Researchers at Meta have created Cicero, AI that can play Diplomacy like humans.
That’s a significant accomplishment in natural-language processing. It may help people forget about Galactica, a large language model Meta researchers trained on scientific papers that presented falsehoods as facts.
Diplomacy, a Hasbro game from the 1950s, focuses on communication and negotiation between seven European powers at the turn of the century. Some gamers regard it as an excellent method to lose buddies.
About the game
On a map of Europe, the game represents capturing territories. Players write their moves beforehand and carry them out concurrently rather than taking turns. Players converse privately with one another to avoid making plays that get blocked because an opponent makes a counter move.
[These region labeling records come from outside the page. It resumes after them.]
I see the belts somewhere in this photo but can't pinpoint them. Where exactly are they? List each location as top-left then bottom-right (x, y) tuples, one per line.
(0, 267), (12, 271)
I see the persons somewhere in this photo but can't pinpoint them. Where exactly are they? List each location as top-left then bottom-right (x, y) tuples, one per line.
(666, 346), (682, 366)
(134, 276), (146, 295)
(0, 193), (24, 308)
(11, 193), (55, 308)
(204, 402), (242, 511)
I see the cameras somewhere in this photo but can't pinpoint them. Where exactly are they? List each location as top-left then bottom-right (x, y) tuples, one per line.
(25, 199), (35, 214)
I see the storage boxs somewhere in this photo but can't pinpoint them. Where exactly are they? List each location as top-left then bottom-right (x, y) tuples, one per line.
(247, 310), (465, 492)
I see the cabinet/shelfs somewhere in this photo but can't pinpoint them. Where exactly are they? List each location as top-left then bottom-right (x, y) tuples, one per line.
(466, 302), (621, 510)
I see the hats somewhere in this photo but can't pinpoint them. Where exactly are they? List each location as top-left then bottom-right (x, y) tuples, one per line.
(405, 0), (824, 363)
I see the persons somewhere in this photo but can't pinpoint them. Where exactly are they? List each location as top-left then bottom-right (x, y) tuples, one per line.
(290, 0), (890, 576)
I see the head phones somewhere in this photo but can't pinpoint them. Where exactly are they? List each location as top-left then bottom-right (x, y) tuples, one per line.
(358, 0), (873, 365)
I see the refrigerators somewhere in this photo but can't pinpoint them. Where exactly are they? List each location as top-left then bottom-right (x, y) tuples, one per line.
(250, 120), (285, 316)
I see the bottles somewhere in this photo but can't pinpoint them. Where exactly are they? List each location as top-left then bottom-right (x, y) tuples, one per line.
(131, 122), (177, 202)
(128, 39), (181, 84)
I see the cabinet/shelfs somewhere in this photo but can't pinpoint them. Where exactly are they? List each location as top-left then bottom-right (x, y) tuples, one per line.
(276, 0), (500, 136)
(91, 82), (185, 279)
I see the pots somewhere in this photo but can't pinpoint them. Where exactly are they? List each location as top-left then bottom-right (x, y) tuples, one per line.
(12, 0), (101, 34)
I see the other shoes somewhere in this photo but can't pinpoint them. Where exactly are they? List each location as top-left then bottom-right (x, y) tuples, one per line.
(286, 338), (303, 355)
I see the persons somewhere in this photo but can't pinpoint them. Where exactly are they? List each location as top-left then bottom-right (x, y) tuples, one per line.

They deliberate over potential coordinated manoeuvres before committing their actions to paper, honouring or breaking promises made to other players.
The concentration on communication, trust, and betrayal in diplomacy makes it a different challenge from games like Chess and Go, which are more concerned with rules and resources. Cicero is a chatbot able to bargain with other Diplomacy players to make strategic movements in the game.
As explained by Meta in a blog post, diplomacy has long been considered an impossible grand challenge in artificial intelligence. Because it requires players to understand others, make complex plans and adjust strategies, use natural language to reach agreements with others, and more.
Cicero
Cicero uses a 2.7 billion parameter BART-like language model pre-trained on internet text and 40,000 online diplomatic games. In addition, the dialogue output of the AI agent is related to its strategic reasoning module, which generates “intents” indicating possible player moves.
Evaluation
According to the Meta researchers in a Science research article, “Cicero runs a strategic reasoning module. First, it guesses other players’ turns based on the board and dialogue. Then it chooses a policy for the current turn that responds optimally to the other players’ predicted policies.”
Whereas we can use reinforcement learning to teach AI agents for games like Chess through self-play, it needed a different method to represent the cooperative play of diplomacy. The traditional method, according to Meta, would entail supervised learning, in which an agent would be taught using labelled data from previous diplomacy games. However, supervised learning alone created a trusting AI agent that was simple to trick by dishonest players.
To improve an initial forecast of other players’ policies and planned movements based on communication between the bot and other players, Cicero contains an iterative planning algorithm called piKL. The algorithm considers several options that would result in better outcomes to enhance projected sets of movements for other players.
Conclusion
Between August 19 and October 13, 2022, Cicero played 40 “blitz” Diplomacy games on webDiplomacy.net. He was in the top 10% of multi-game players. And among the 19 who participated in at least five games, Cicero placed second. For all 40 games, Cicero’s average score was 25.8 per cent, which was more than double the average of its 82 opponents (12.4 per cent).
While Cicero still makes errors, the researchers at Meta expect their findings to apply to various applications, such as chatbots capable of having lengthy conversations and video game characters that comprehend player motives and can communicate more effectively.
Furthermore, the code of Cicero has been released under an open-source licence in the hopes that the AI developer community can further enhance it.